The research found that Millennials are willing to explore new lifestyle products and services offered by their banks, with 51% likely or very likely to try new services. Of concern may be that the willingness to do so drops for each subsequent sub-segment, with just over 40% of the Young Millennials segment being open to Life Moment services. According to David Brear, “Millennials may be willing to try new services, but they have equally high expectations and are less forgiving of poor execution and user experience. Banks need to provide a customer experience of a higher level than what they are delivering now.”

Given the availability of account level and behavioral insights in banking organizations, there is both a threat and opportunity in meeting Millennial needs. While Millennials are more demanding of personalized solutions, banking organizations have more insights available than virtually any other commerce partner.

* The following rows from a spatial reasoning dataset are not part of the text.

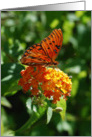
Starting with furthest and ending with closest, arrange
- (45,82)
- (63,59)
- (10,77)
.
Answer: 1. (63,59)
2. (10,77)
3. (45,82)

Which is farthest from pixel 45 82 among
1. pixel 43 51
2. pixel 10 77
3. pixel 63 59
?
pixel 63 59

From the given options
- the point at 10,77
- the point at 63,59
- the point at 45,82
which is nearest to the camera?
the point at 45,82

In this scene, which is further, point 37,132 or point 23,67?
point 37,132

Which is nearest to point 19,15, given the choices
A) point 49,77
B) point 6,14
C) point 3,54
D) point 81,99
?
point 6,14

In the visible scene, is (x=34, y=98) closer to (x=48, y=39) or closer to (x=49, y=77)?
(x=49, y=77)

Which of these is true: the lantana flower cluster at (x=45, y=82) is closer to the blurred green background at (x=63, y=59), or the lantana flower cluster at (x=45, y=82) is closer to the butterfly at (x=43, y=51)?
the butterfly at (x=43, y=51)

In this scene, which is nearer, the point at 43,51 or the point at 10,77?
the point at 43,51

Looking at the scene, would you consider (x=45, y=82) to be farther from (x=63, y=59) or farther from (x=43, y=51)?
(x=63, y=59)
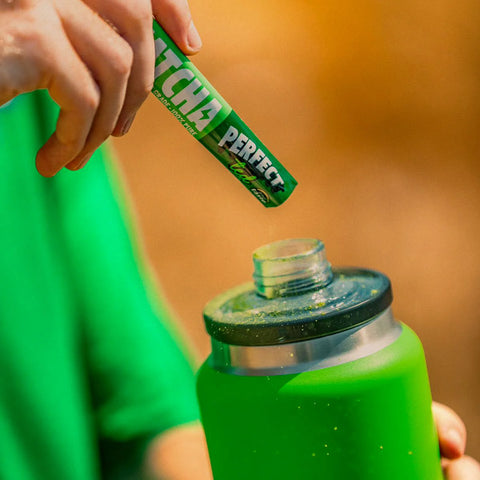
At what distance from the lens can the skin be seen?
1.12 feet

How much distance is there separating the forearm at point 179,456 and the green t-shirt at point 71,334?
0.05 ft

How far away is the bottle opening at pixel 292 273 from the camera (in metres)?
0.47

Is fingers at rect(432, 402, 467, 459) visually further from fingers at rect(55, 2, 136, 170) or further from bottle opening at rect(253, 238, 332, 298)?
fingers at rect(55, 2, 136, 170)

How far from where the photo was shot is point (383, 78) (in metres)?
2.16

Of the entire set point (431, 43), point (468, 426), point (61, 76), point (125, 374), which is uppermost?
point (431, 43)

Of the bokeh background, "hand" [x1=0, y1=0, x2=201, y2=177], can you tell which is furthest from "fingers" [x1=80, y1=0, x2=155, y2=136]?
the bokeh background

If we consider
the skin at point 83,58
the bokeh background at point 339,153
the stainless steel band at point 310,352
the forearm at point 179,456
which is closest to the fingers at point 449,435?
the stainless steel band at point 310,352

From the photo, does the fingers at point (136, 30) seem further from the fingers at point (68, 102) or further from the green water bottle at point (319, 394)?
the green water bottle at point (319, 394)

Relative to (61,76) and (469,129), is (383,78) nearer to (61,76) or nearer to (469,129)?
(469,129)

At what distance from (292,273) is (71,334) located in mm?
312

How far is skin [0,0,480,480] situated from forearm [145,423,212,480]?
13.3 inches

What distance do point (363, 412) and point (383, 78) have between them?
6.28ft

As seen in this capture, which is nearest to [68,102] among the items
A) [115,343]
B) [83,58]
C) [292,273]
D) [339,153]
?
[83,58]

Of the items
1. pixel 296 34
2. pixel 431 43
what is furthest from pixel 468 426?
pixel 296 34
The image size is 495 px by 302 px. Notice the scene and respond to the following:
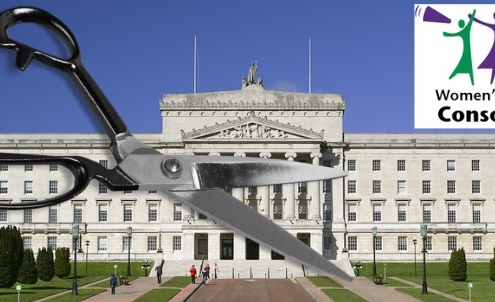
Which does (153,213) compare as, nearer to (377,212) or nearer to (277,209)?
(277,209)

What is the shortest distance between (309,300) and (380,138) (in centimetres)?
5025

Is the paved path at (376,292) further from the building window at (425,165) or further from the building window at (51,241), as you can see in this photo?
the building window at (51,241)

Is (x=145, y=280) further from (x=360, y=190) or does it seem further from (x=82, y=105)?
(x=82, y=105)

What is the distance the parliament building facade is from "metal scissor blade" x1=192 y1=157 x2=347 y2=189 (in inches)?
3056

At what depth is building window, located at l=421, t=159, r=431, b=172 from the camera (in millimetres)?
90375

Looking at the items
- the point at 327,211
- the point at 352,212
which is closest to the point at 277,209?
the point at 327,211

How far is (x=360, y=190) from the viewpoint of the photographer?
8988 centimetres

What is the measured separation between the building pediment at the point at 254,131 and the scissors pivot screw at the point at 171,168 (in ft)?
254

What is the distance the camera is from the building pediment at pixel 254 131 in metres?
85.1

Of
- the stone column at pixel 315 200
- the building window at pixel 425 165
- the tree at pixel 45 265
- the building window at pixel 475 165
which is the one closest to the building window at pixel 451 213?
the building window at pixel 425 165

When asked about the top 5 services Millennials were the most positive about that banks could potentially offer the Oracle study found these to be:

  1. Discounts at relevant stores (57%)
  2. Checklists for tasks related to life events (55%)
  3. Recommendations based on customers like them (54%)
  4. Professional / expert reviews (53%)
  5. Budgeting tools or content (52%)

Millennial Satisfaction

The Millennial segment is digitally savvy – and the younger sub-segments are the most digital of all, relying on mobile devices for communication, engagement and commerce. The younger Millennial sub-segments are also the most demanding and most unforgiving of all consumer groups. According to Oracle, “Banks have to look before they leap into the digital game because they only get one shot with Millennials. They are familiar with other digital players who have set benchmarks.”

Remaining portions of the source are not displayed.